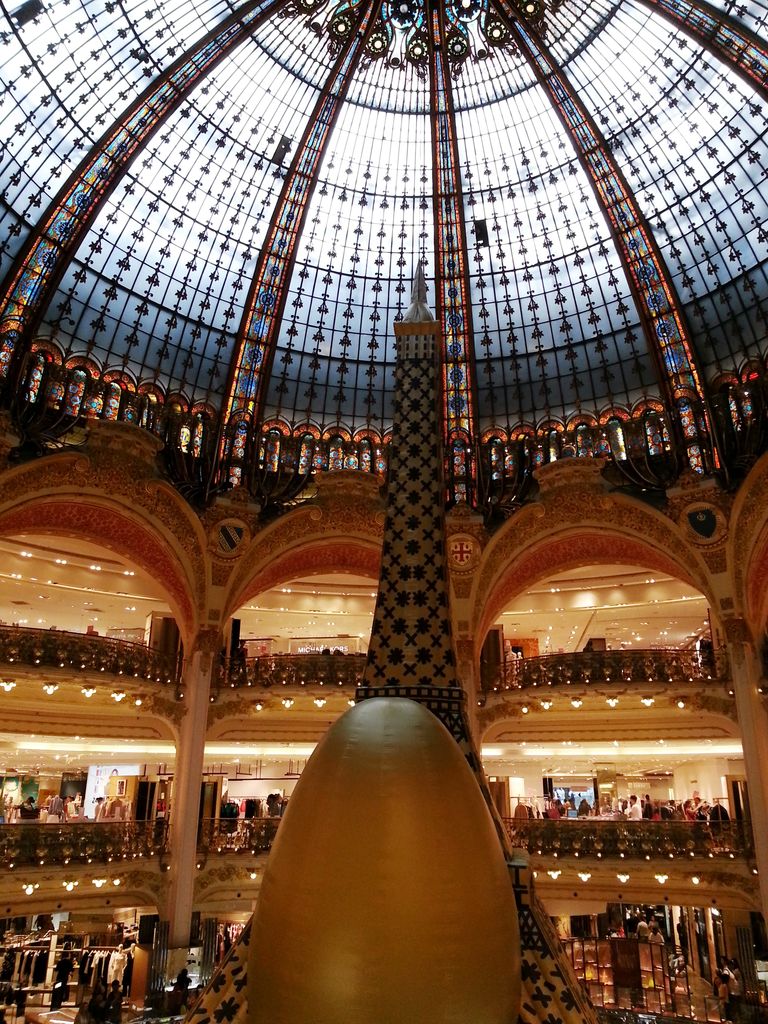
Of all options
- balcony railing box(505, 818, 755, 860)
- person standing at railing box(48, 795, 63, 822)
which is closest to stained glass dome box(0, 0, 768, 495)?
balcony railing box(505, 818, 755, 860)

++++++++++

INSTRUCTIONS FOR THE TASK:
Write out every line of text in the rows above as a numbered list, skipping blank lines and leaving out the pictures.

THE OUTPUT:
1. Of all options
2. - balcony railing box(505, 818, 755, 860)
3. - person standing at railing box(48, 795, 63, 822)
4. which is closest to stained glass dome box(0, 0, 768, 495)?
5. balcony railing box(505, 818, 755, 860)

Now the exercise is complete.